Ohio lawmakers have been debating two different versions of legislation requiring app stores, like the Apple App Store or the Google Play Store, to establish age verification measures.

Meta is behind one version, House Bill 226 and Senate Bill 167, while Google is backing the other one, House Bill 302 and Senate Bill 175.

Earlier this year, a federal judge struck down a state law requiring parental permission for social media and gaming apps, so legislators have set their sights on regulating app stores rather than individual apps.

Under HB 226 and SB 167, if an app is “likely to be accessed by children,” app stores would have to obtain parental permission prior to letting Ohioans 16 years or younger download the app. Stores would carry the burden of verifying user ages through a user’s device.

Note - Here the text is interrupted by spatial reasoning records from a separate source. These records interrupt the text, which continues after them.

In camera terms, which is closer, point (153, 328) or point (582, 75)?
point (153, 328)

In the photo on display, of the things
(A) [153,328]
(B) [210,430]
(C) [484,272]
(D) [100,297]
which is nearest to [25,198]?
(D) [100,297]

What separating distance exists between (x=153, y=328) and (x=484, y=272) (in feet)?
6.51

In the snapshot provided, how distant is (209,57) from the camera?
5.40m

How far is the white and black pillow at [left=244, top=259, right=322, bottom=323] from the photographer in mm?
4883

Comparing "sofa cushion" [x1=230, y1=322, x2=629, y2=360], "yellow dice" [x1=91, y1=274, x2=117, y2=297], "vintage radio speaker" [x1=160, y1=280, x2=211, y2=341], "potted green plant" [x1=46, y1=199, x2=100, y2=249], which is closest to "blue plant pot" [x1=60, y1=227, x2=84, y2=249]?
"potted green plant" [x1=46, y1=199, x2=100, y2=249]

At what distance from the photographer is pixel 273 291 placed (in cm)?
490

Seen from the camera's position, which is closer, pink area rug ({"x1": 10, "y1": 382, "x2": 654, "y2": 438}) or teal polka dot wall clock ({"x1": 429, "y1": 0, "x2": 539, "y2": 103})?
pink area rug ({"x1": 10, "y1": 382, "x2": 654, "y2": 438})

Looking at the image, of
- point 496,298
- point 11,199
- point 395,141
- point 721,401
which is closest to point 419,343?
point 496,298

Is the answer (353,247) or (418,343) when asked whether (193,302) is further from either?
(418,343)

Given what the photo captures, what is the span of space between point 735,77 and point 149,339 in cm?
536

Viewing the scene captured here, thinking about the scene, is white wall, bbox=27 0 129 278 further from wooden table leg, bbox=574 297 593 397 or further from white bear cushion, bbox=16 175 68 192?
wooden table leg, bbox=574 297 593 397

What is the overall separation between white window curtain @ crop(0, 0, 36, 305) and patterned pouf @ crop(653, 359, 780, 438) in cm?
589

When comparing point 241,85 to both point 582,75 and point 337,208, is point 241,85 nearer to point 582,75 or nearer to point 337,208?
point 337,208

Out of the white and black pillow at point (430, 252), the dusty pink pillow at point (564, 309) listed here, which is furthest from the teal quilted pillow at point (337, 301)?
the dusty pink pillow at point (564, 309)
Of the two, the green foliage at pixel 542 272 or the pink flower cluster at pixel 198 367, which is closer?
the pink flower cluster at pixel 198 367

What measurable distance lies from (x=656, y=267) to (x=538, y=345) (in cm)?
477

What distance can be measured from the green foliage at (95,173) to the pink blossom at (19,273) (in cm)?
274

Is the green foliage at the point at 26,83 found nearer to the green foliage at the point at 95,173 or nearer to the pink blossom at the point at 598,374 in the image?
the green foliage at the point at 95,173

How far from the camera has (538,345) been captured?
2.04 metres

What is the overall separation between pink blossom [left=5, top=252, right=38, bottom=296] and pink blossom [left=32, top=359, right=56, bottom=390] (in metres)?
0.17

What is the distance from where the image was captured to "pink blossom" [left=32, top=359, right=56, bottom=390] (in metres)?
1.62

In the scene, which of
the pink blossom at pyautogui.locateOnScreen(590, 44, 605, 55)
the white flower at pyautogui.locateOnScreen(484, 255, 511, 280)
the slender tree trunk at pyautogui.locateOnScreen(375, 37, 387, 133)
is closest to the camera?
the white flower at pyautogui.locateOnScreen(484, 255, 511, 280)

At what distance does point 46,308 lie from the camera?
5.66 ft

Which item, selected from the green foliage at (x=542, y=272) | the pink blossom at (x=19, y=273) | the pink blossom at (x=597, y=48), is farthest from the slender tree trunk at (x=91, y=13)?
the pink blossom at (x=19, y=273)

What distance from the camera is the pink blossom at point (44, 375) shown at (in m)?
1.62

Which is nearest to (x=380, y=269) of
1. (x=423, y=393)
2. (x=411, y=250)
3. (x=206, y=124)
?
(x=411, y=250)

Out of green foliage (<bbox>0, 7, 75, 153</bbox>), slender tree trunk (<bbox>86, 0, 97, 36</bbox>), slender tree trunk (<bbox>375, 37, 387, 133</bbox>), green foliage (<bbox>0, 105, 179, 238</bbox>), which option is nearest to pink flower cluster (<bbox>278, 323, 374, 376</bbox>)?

Meta has testified in favor of each of those—as have interests ranging from the Ohio Suicide Prevention Foundation to the Center for Christian Virtue to the Ohio Fraternal Order of Police.

“Singling-out some but not all apps for age verification is unlikely to pass constitutional muster, as shown by the regulatory models being successfully challenged in courts, like the law recently enjoined in Ohio,” Meta Safety Policy Manager Jennifer Hanley testified Tuesday.

The App Association is a trade association for small to medium-sized app developers. President Morgan Reed said in an interview earlier this year he takes issue with the broadness the bills, which would require any app, social media or not, to abide by its regulations.

“It is so broad, so incredibly broad in its reach,” Reed said.

He, and others, see HB 302 and SB 175 as a more narrowly-tailored way of going about the issue. Among their differences, those bills define “covered” apps, or apps like social media that already have restrictions for minors.

“Meta wants to avoid the liability they find themselves under, and I think that’s something to not lose track of, because there are thoughtful ways to do this, even legislatively,” Reed said. “The shift in liability is the 800 lb. gorilla fight, right?”

Google is behind HB 302 and SB 175. None of the four bills have gotten a vote in committee yet, but one got a hearing last week and two got a hearing this week.